Each line in the records below, from the one that contains "[camera trap, expert-labeled]" to the one that contains "A: Cow (Bos taurus).", should be reproduced exactly, the first and last included.
=== Begin Enclosure ===
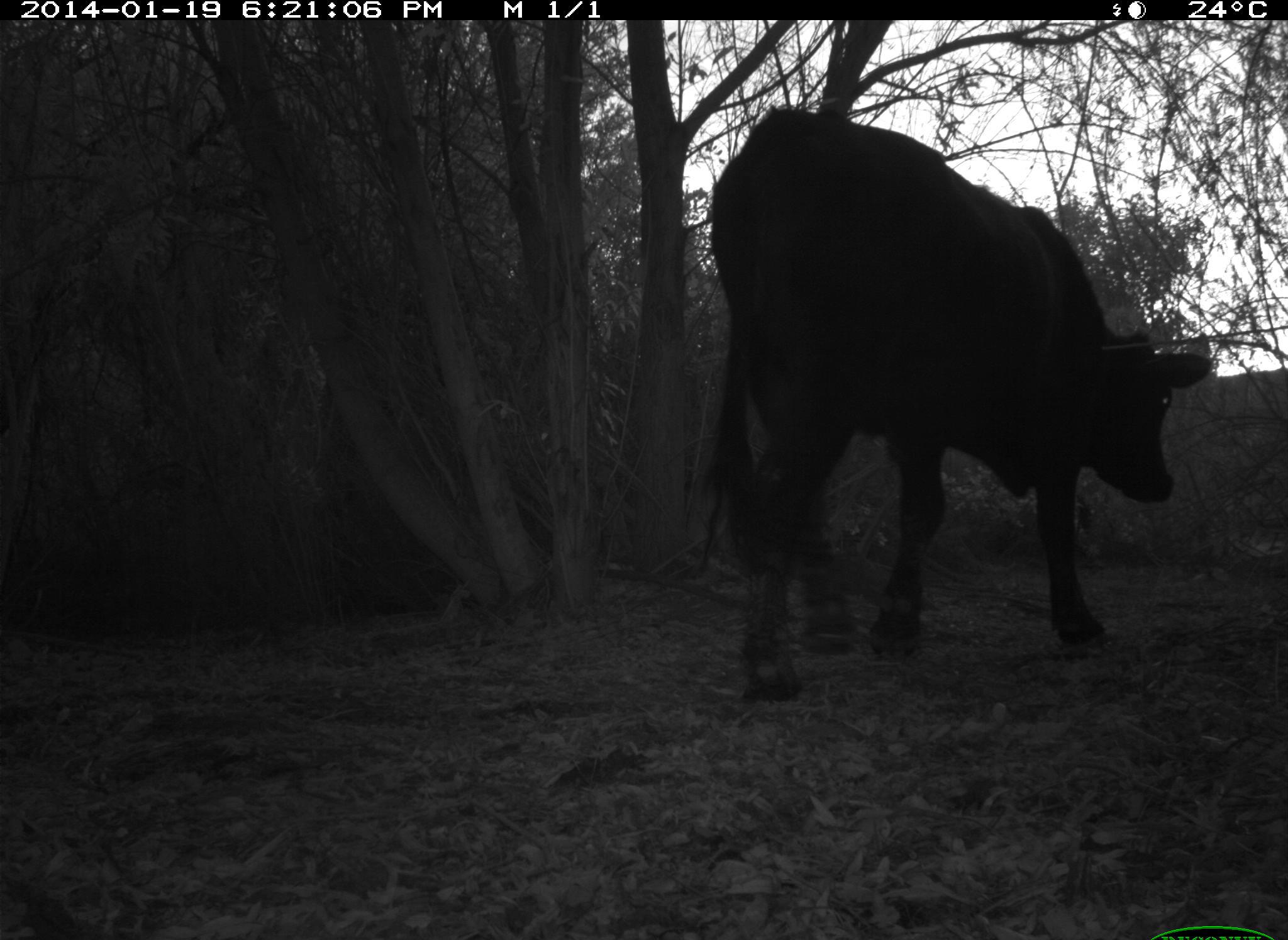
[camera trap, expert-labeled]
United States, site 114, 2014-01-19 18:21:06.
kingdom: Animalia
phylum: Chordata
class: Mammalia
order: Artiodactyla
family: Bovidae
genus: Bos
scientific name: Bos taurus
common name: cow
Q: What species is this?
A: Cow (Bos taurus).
=== End Enclosure ===
=== Begin Enclosure ===
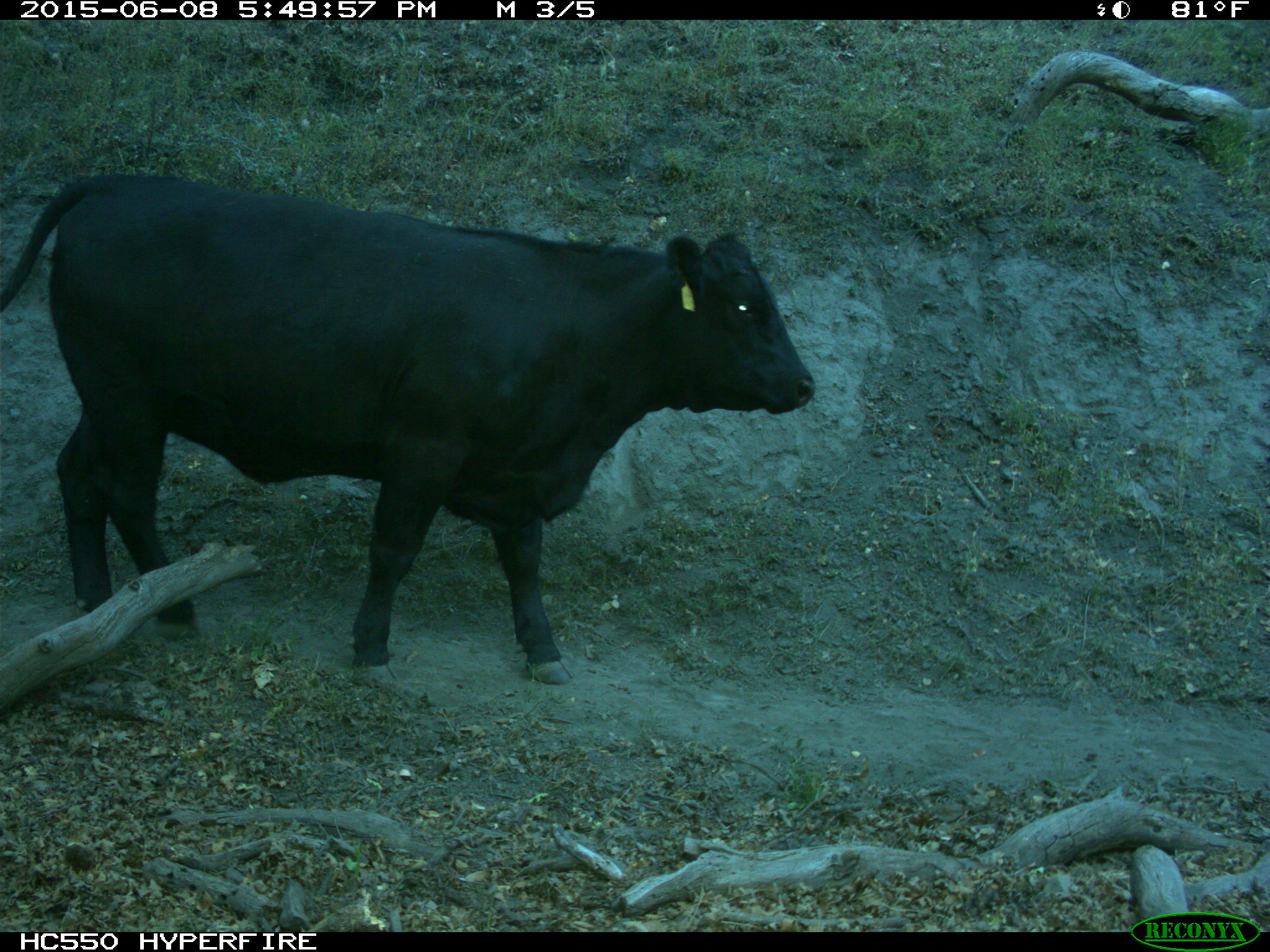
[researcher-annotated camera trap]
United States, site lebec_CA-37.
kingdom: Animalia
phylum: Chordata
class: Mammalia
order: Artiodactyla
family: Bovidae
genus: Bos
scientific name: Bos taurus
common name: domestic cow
=== End Enclosure ===
=== Begin Enclosure ===
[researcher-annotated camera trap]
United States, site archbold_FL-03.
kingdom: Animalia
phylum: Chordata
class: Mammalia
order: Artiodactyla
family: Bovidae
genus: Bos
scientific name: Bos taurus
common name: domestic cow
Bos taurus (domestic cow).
=== End Enclosure ===
**Exercise result:**
[camera trap, expert-labeled]
United States, site 114, 2014-01-19 18:21:06.
kingdom: Animalia
phylum: Chordata
class: Mammalia
order: Artiodactyla
family: Bovidae
genus: Bos
scientific name: Bos taurus
common name: cow
Q: What species is this?
A: Cow (Bos taurus).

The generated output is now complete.